Le rock'n'roll dans la peau


À l'automne 2007, des scientifiques ont découvert, folâtrant à près de quatre-vingt mètres de profondeur au large de l'Islande, un mollusque bivalve âgé d'environ quatre cent dix ans. Et ce vénérable truc gluant dont tout le monde se fichait d'entrer dans l'histoire en tant qu'animal le plus vieux jamais examiné. Les Fleshtones qui, depuis plus de trente ans, entretiennent la flamme d'un garage rock urgent et rugueux, sont de cette trempe : ignorés du grand public, adorés des spécialistes, ils nous enterreront tous.

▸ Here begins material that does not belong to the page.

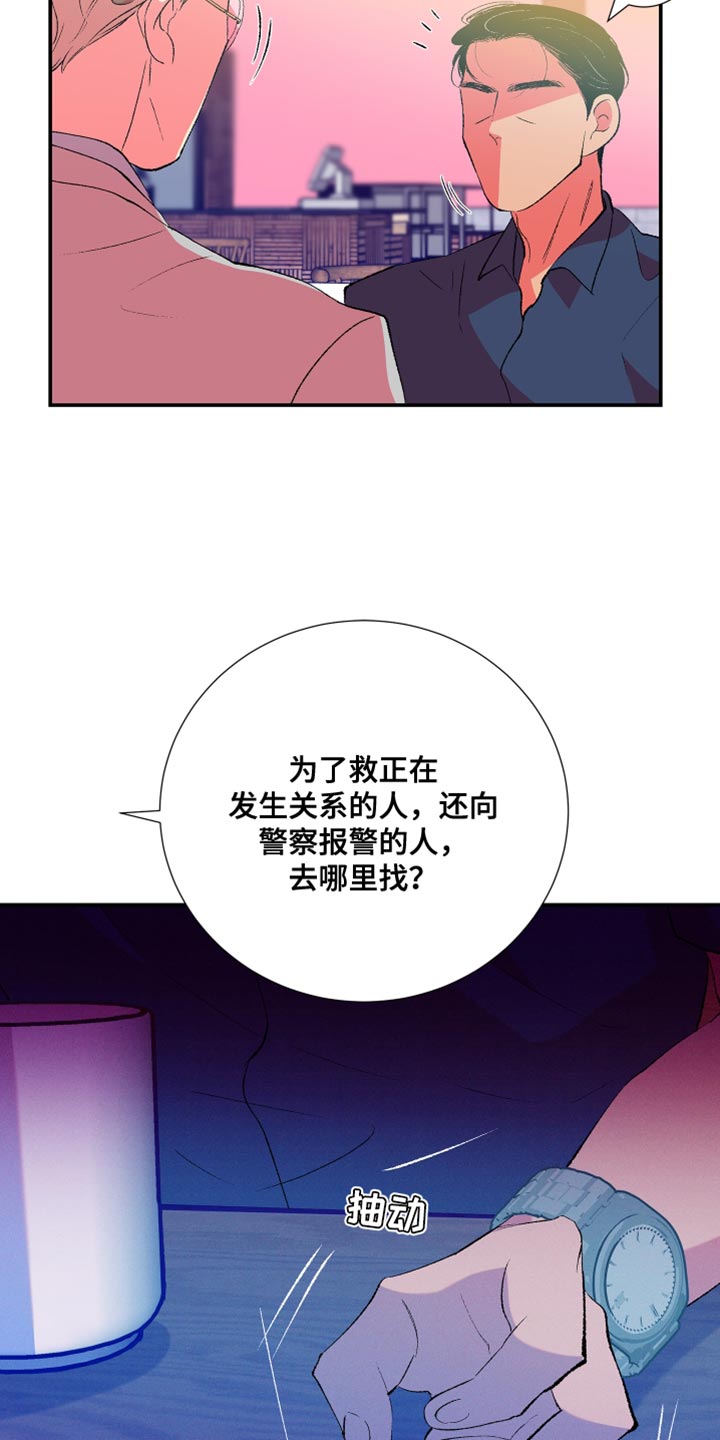 隔壁的男人 未删减版在线观看漫画,第45章：伤心的颜色2图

D'autant qu'à la différence du mollusque sus-cité, décédé des suites des tripatouillages dont il a été victime, ces New-yorkais à l'électricité bien pendue résistent à toutes les analyses. Comment expliquer, en effet, qu'après une vingtaine de disques isotopes (de l'orgue farsifa et du fuzz en guise de protons, du rockabily, du punk et du surf pour les neutrons, le tout enveloppé d'imparables mélodies-électrons), le moindre de leur enregistrement soit accueilli avec la même ferveur que Roman Gods, leur pourtant indépassable premier album ? Comment expliquer qu'ils soient devenus si cultes que leurs dates prennent des airs de bacchanales jusqu'en Corrèze ? Pour filer la métaphore biologique, peut-être est-ce parce qu'ils sont finalement plus proche de Turritopsis nutricula, méduse immortelle car capable d'inverser son processus de vieillissement. Pour les avoir vus sur scène, justement dans le fief de François Hollande, on pense plus simplement que leur longévité tient à l'inégalable flamboyance de leurs concerts.